Antes de conocerte, mi vida era una sombra difusa, un boceto incompleto de líneas grises trazadas sin rumbo. Subsistía en una ciudad que se desplegaba ante mí como un lienzo sin colores, sus calles empedradas se extendían sin fin, pero yo caminaba sin propósito, sin el eco de un sueño que guiara mis pasos.
Lisboa, con su historia y su arte, existía a mi alrededor, pero no dentro de mí. Los azulejos que adornaban las fachadas de sus edificios eran solo piezas frías de cerámica, sus patrones intrincados y colores vibrantes no hacían más que reflejar una belleza que yo no podía sentir. La ciudad, con sus colinas y sus tranvías, vivía una vida ajena a la mía, una vida llena de historias que yo no conocía.
Entonces, apareciste una tarde a mediados de otoño. Surgiste como surgen las buenas ideas: sin avisar, sin prisa, pero con la certeza de que eras inevitable.

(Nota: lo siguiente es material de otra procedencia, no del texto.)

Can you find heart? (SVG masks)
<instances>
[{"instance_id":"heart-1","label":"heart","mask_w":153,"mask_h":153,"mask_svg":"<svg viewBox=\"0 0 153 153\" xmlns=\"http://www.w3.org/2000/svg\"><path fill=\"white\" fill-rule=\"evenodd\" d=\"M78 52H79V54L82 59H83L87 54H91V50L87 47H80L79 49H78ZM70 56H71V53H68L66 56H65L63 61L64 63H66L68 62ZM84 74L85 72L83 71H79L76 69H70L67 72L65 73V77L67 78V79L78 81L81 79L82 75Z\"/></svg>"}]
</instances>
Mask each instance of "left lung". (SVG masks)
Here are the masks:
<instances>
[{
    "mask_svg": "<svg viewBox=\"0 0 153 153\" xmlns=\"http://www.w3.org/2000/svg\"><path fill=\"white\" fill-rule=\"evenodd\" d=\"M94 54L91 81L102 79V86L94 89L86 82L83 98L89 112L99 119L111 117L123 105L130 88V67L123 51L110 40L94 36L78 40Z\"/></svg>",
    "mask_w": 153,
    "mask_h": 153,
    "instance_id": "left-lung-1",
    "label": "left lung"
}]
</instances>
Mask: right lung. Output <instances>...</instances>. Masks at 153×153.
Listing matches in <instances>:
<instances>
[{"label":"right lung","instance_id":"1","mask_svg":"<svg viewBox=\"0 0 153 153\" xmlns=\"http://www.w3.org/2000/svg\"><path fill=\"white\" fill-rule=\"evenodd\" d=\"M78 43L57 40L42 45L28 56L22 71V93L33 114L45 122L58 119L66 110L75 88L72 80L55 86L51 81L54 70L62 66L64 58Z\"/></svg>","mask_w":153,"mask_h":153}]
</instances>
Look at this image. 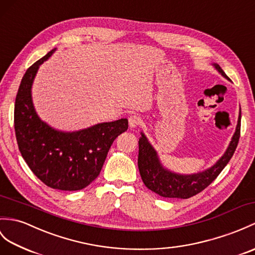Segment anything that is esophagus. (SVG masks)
<instances>
[{
    "label": "esophagus",
    "mask_w": 255,
    "mask_h": 255,
    "mask_svg": "<svg viewBox=\"0 0 255 255\" xmlns=\"http://www.w3.org/2000/svg\"><path fill=\"white\" fill-rule=\"evenodd\" d=\"M141 123H142L141 118L139 116H135V115L130 116L129 120H128V124H129L130 129H134L135 127H138Z\"/></svg>",
    "instance_id": "obj_1"
}]
</instances>
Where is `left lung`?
Segmentation results:
<instances>
[{
  "mask_svg": "<svg viewBox=\"0 0 255 255\" xmlns=\"http://www.w3.org/2000/svg\"><path fill=\"white\" fill-rule=\"evenodd\" d=\"M213 66L224 78L229 80L220 65L214 63ZM240 125L241 109L239 111L236 131L224 154L213 166L194 174H179L165 167L158 157L156 150L147 140L143 131H141V137L139 138L138 167L142 181L147 189L163 198L189 199L198 194L215 180L233 157L240 138Z\"/></svg>",
  "mask_w": 255,
  "mask_h": 255,
  "instance_id": "1",
  "label": "left lung"
}]
</instances>
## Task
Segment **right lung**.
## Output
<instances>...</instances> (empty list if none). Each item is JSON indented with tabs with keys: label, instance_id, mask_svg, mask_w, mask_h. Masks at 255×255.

Te encontré en una esquina donde los adoquines formaban una pequeña plaza, y los azulejos azules y blancos contaban historias de mares y cielos que yo nunca había escuchado. Fue en ese instante, en esa plaza, donde todo cambió.

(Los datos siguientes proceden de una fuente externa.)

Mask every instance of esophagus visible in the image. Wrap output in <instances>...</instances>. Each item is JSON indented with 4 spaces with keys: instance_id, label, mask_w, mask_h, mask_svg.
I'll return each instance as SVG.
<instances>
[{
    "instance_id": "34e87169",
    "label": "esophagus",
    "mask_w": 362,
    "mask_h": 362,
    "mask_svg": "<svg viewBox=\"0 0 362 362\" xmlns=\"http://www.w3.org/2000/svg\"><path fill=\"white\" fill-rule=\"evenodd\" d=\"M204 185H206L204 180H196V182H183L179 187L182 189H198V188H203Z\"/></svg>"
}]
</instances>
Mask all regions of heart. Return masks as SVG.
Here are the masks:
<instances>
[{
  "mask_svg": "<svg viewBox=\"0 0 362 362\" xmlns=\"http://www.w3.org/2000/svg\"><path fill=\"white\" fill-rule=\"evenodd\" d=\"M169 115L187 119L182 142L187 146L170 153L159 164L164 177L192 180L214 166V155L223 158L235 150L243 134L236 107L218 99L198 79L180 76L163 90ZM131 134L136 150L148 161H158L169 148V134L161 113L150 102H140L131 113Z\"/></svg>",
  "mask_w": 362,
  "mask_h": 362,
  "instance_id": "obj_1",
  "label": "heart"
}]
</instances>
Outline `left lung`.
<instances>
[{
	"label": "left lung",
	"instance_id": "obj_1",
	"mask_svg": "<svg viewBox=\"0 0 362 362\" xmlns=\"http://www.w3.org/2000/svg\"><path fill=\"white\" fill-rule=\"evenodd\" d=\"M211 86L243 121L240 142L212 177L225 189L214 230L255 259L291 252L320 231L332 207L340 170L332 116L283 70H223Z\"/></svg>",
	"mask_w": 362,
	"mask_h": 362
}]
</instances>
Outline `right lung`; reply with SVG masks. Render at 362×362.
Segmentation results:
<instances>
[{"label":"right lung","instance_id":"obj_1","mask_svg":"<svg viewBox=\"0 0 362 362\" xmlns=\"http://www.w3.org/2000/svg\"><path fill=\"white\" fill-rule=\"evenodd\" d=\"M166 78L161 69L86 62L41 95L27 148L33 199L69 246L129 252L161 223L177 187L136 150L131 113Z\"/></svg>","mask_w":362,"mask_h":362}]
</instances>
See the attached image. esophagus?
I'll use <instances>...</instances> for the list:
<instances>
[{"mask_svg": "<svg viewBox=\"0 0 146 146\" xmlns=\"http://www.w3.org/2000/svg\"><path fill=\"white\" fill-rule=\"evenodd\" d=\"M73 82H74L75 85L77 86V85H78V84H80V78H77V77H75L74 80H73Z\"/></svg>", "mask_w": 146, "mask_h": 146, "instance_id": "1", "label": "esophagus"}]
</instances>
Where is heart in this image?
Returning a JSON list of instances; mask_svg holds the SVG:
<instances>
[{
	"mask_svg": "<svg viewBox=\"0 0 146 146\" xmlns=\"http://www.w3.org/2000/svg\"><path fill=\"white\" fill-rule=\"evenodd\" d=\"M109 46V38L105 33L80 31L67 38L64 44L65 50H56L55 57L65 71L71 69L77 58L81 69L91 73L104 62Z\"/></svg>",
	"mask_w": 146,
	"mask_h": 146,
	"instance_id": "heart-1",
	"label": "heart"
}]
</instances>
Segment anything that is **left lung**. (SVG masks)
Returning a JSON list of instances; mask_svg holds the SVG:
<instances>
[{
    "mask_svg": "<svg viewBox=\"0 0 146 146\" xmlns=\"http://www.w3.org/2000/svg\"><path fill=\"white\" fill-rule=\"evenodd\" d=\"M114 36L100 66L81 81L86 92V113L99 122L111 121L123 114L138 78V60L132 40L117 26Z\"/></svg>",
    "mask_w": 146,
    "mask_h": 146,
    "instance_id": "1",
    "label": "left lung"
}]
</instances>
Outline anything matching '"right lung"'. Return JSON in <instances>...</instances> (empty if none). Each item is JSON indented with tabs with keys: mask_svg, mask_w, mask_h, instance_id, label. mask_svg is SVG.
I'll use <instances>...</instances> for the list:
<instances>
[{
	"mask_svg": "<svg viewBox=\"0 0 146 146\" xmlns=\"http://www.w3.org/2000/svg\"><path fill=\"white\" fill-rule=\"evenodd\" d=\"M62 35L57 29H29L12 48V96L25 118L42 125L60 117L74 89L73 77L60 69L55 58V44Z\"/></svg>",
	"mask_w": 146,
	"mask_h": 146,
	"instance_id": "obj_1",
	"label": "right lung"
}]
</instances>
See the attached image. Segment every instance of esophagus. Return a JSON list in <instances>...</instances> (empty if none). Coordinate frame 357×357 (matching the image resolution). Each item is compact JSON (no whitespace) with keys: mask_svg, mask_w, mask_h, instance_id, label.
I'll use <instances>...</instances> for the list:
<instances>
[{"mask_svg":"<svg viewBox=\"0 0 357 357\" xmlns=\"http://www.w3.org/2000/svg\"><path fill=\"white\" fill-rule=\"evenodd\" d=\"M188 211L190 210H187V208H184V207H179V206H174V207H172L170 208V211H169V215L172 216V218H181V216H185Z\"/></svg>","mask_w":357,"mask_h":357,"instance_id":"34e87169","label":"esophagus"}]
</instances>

Contigo, Lisboa dejó de ser un boceto y comenzó a cobrar vida. Las calles sinuosas, que antes recorría sin sentido, se transformaron en caminos llenos de promesas. Los azulejos, esos mismos que había ignorado tantas veces, empezaron a hablarme. Sus colores brillaban más intensos, y sus diseños se convirtieron en un mapa de emociones que seguíamos juntas, explorando cada rincón de la ciudad.
Ojeamos tantos atardeceres juntos… y todos en silencio. Porque no hacían falta palabras cuando el sol se desvanecía sobre el Tajo, y la luz dorada tocaba los azulejos de las casas, creando reflejos que bailaban sobre las paredes. Era como si Lisboa misma respirara, como si cada puesta de sol trajera consigo una nueva historia que solo nosotros podíamos entender.

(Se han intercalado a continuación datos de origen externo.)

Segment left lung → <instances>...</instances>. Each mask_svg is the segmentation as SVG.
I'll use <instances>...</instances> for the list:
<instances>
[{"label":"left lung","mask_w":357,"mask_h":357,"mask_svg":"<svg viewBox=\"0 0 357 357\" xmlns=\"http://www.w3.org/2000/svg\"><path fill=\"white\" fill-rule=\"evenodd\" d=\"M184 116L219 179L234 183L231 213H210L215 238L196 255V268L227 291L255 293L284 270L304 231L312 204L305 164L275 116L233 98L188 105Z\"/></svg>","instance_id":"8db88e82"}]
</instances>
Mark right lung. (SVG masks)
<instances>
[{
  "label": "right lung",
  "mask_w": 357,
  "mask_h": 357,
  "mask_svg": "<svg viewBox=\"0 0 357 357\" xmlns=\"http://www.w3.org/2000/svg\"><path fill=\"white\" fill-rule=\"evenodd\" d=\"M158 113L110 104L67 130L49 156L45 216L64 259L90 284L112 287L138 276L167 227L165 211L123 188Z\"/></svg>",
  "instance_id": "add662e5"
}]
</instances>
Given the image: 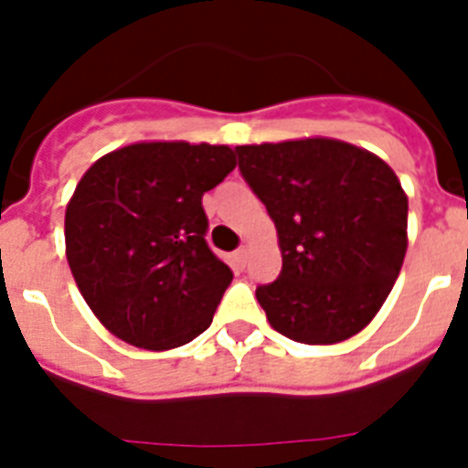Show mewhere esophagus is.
I'll return each instance as SVG.
<instances>
[{
  "label": "esophagus",
  "instance_id": "esophagus-1",
  "mask_svg": "<svg viewBox=\"0 0 468 468\" xmlns=\"http://www.w3.org/2000/svg\"><path fill=\"white\" fill-rule=\"evenodd\" d=\"M248 255H250L248 248H240L238 252H235V260H238V264H240V267H245V264H248Z\"/></svg>",
  "mask_w": 468,
  "mask_h": 468
}]
</instances>
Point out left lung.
Returning <instances> with one entry per match:
<instances>
[{
    "mask_svg": "<svg viewBox=\"0 0 468 468\" xmlns=\"http://www.w3.org/2000/svg\"><path fill=\"white\" fill-rule=\"evenodd\" d=\"M240 172L274 220L282 274L257 286L270 325L335 345L369 325L408 250V197L381 157L335 138L238 145Z\"/></svg>",
    "mask_w": 468,
    "mask_h": 468,
    "instance_id": "obj_1",
    "label": "left lung"
}]
</instances>
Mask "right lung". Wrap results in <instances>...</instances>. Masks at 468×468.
Returning a JSON list of instances; mask_svg holds the SVG:
<instances>
[{
    "label": "right lung",
    "instance_id": "add662e5",
    "mask_svg": "<svg viewBox=\"0 0 468 468\" xmlns=\"http://www.w3.org/2000/svg\"><path fill=\"white\" fill-rule=\"evenodd\" d=\"M228 145L143 141L99 157L65 211V255L99 323L135 347H182L211 325L233 271L206 245L201 197Z\"/></svg>",
    "mask_w": 468,
    "mask_h": 468
}]
</instances>
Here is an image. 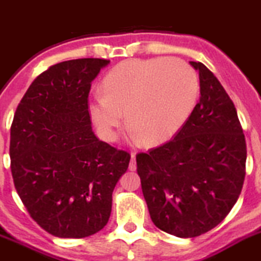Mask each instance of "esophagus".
Returning <instances> with one entry per match:
<instances>
[{"mask_svg":"<svg viewBox=\"0 0 261 261\" xmlns=\"http://www.w3.org/2000/svg\"><path fill=\"white\" fill-rule=\"evenodd\" d=\"M128 169L131 171H135L136 170V161H135V153H131V160H130V165H128Z\"/></svg>","mask_w":261,"mask_h":261,"instance_id":"1","label":"esophagus"}]
</instances>
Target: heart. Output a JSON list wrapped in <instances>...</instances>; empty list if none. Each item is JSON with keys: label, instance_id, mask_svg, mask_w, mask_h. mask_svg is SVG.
<instances>
[{"label": "heart", "instance_id": "heart-1", "mask_svg": "<svg viewBox=\"0 0 261 261\" xmlns=\"http://www.w3.org/2000/svg\"><path fill=\"white\" fill-rule=\"evenodd\" d=\"M103 90L87 104L99 134L113 140L126 113L134 138L155 147L171 140L188 122L198 101L199 82L184 60L152 58L116 65L106 75Z\"/></svg>", "mask_w": 261, "mask_h": 261}]
</instances>
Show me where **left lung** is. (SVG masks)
<instances>
[{
	"mask_svg": "<svg viewBox=\"0 0 261 261\" xmlns=\"http://www.w3.org/2000/svg\"><path fill=\"white\" fill-rule=\"evenodd\" d=\"M201 97L170 142L136 154L150 219L180 238L208 232L229 214L246 175V140L237 111L214 73L191 62Z\"/></svg>",
	"mask_w": 261,
	"mask_h": 261,
	"instance_id": "left-lung-1",
	"label": "left lung"
}]
</instances>
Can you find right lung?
<instances>
[{
  "label": "right lung",
  "instance_id": "add662e5",
  "mask_svg": "<svg viewBox=\"0 0 261 261\" xmlns=\"http://www.w3.org/2000/svg\"><path fill=\"white\" fill-rule=\"evenodd\" d=\"M109 60L58 63L24 94L10 130L15 189L32 219L50 234L84 238L107 225L112 193L130 154L96 138L87 99Z\"/></svg>",
  "mask_w": 261,
  "mask_h": 261
}]
</instances>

Las tardes se convirtieron en nuestros momentos de conexión con la ciudad y entre nosotros. Caminábamos por Alfama, donde los azulejos contaban historias de santos y navegantes, y en cada esquina, una nueva pieza de ese rompecabezas que era nuestra vida juntos se colocaba en su lugar. Lisboa dejó de ser un escenario de mi existencia y se convirtió en nuestro hogar compartido, donde cada calle era un verso, y cada azulejo, una palabra de nuestra historia.
Así empezó todo. De la manera más tonta, en una plaza cualquiera, en una ciudad que había sido gris hasta que tú llegaste. Y Lisboa, con sus azulejos y sus historias, con sus calles llenas de vida, se convirtió en el universo donde pintamos una vida llena de sueños.